Retail Sales supports Sterling, at least for today


The cooling of the bid underpinning the USD, which started yesterday following the weak PMI data, has continued overnight and into the European session. The US Flash Markit Manufacturing Index fell to 50.6 in May versus 52.6 in April. It was at 56.4 a year ago. This is the worst since September 2009. New orders dropped into contraction at 49.7 versus 53.5. The services index slid to 50.9 from 53.0, and was at 56.8 last May. This is the weakest since February 2016. Prices charged have declined versus April. And the composite also declined to 50.9 from the prior 53.0, and was 56.6 last year.
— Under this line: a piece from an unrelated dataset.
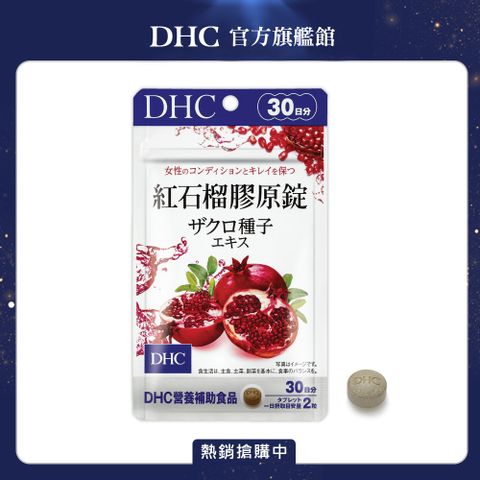 DHC 紅石榴膠原錠(30日份/60粒)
This is the lowest since May 2016. The data reflects the worrisome sentiment amid global risks.

Today, even beaten up Sterling continues to recover with 1.2700 in sight. The departure of Mrs May  and her replacement by a harder-line Brexiteer is all but priced in to a lowly Pound today. The UK Retail Sales for April showed remarkable strength, being better than expected, and signals that the UK shopper will not be deterred and consumption remains robust. As the UK High Street reels from closures, the growth in the online sector in the three months to April helped to boost the reading and is largely driven by clothing purchases.

A surprising bright spot for UK data, however the UK economy is still struggling due to the Brexit uncertainty and one data point certainly “does not a trend change make”.  EURGBP yesterday completed 14 consecutive days of gains, its largest rally since the Euro became legal tender in 1999.